Silicon Valley has horrible role models - jasonadriaan
http://www.bandwidthblog.com/2011/08/08/silicon-valley-has-horrible-role-models/

======
kelnos
Poorly written article, weak arguments, link-bait title.

I think it's a bit weird to use Mark Zuckerburg as an example here. How is
Facebook a "money burning doomsday device"? It's one of the most successful
web startups of the past decade (probably _the_ most successful). And calling
him a douchebag is just a dick move. Do you know the guy personally?

Acquiring skills like "marketing, business management, development" is clearly
a great benefit to bootstrapping your own business. It seems like most if not
all of the Silicon Valley "darlings" end up having to do this. How are they
bad role models for doing exactly what you suggest is good?

The failure thing is clearly misunderstood here. No one is praising failure in
the generic sense. It's a specific type of failure that involves trying
something new and potentially revolutionary. For these kinds of things, it's
_very_ hard to know if you can be successful without actually trying it out.
The failure is only bad if you don't learn something from it. Even if you
don't, someone else likely will, and can build a better business based on a
modification of your failed idea.

Regarding the money: no one is forcing angels and VCs to invest. They do so of
their own volition, and in as an informed or uninformed manner as they so
choose.

If we have such an insane attitude toward money and business, why is SV still
a leading region for innovation and economic output? Clearly we're doing
_something_ right. We're not perfect, but why not direct your ire at entities
that really _are_ destroying wealth, like our friends on Wall Street, or,
hell, the US government?

------
free
I am far away from SV.

>The issue is an insane attitude towards money and business, and in our case
we have adopted it through idolizing Silicon Valley types Thats is the
standard attitude in any business driven community. The stock trading firms
are the same all over the world. I'd bet that the silicon valley idols are
much much better than any other role models I have seen.

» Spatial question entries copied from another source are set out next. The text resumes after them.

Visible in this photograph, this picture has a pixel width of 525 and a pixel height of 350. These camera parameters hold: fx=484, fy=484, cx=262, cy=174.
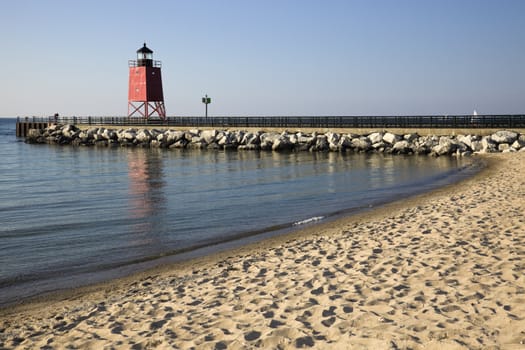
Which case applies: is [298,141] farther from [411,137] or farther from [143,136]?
[143,136]

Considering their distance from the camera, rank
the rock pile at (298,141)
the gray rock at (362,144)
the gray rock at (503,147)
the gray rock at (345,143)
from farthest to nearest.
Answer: the gray rock at (345,143) → the gray rock at (362,144) → the rock pile at (298,141) → the gray rock at (503,147)

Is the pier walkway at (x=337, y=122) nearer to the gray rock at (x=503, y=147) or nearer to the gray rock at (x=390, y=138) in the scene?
the gray rock at (x=390, y=138)

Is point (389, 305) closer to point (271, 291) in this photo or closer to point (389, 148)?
point (271, 291)

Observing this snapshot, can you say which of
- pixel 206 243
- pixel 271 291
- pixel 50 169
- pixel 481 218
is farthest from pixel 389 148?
pixel 271 291

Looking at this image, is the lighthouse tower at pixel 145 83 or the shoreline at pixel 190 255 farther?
the lighthouse tower at pixel 145 83

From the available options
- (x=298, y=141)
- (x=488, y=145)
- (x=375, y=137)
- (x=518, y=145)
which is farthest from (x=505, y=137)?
(x=298, y=141)

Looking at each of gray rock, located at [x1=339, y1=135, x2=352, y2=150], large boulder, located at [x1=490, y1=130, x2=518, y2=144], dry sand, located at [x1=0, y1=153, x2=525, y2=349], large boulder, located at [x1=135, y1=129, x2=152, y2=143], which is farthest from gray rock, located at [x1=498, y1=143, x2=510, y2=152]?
large boulder, located at [x1=135, y1=129, x2=152, y2=143]

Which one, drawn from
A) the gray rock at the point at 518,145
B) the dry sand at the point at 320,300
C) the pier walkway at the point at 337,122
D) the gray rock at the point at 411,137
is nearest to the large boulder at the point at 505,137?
the gray rock at the point at 518,145

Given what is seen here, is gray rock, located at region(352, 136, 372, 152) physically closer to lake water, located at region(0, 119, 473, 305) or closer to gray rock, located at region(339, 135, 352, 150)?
gray rock, located at region(339, 135, 352, 150)

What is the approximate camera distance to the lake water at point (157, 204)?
9610mm

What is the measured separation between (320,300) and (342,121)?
117 feet

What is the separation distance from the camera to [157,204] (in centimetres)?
1612

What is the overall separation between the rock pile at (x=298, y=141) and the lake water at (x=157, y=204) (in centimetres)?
386

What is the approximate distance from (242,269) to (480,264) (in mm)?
3845
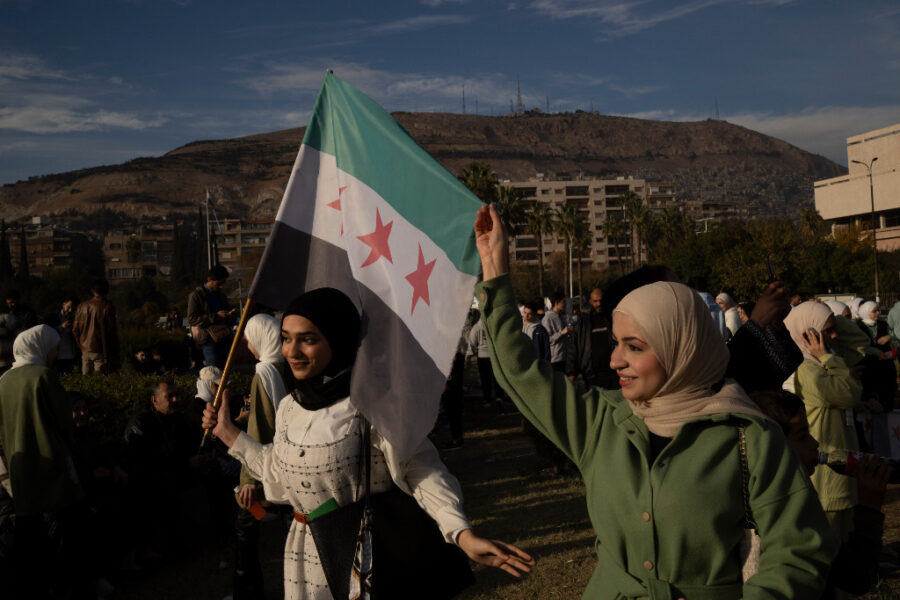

>Ironically when he fails the community will congratulate him because in this
industry failure for some crazy reason is good. What I understand is that
failure is acceptable there. This is the reason people can do things that
otherwise would not be possible and is crucial to its culture.

>Mark Zuckerberg and any other Silicon Valley douche-bag you can think of are
the worst role-models for kids because they teach kids bad habits. I don't
seem to have learnt any bad habits from them. I don't know of any douche-bags
but I do know of a lot of people I look up to who are from SV.

>What happened to the real entrepreneurs? Remember those guys? Yes, The guys
that built real businesses and not money burning doomsday devices! I miss
those guys… because you could always learn a lot from them. Is there a strict
definition of entrepreneurs? and by some rule the guys at SV are not
entrepreneurs. I'd like to hear that.

------
Synthetase
I don't agree with the author's premise that founding service companies are
somehow anymore noble than building a product companies or whatever else. A
dollar from a local business is as good as a dollar from an advertiser.

The image of the Silicon Valley douchebag doesn't seem to ring true. My
friends who've met Mark have nothing but good things to say about him.

I've had the fortune of meeting some fellow college students who have passed
through YC and fit the mold of "young hotshot." Rather than arrogant and brash
divas, they've all struck me as thoughtful and responsible adults. They were
mature beyond their years. Their respective businesses are well on the way to
success.

To each his own.

------
wccrawford
While I agree, there's 2 things happening in Silicon Valley:

1) People are making money, investing money, and generally concerned with
money.

2) People are making things, developing things, thinking about things, and
generally adding new things to the world.

For #1, I totally agree that the rolemodels are bad.

But for #2, there is no 'right' way to invent something. It takes on many
different forms, and works differently for everyone. They aren't so much role
models as they are inspiration. And we can all use a little more inspiration.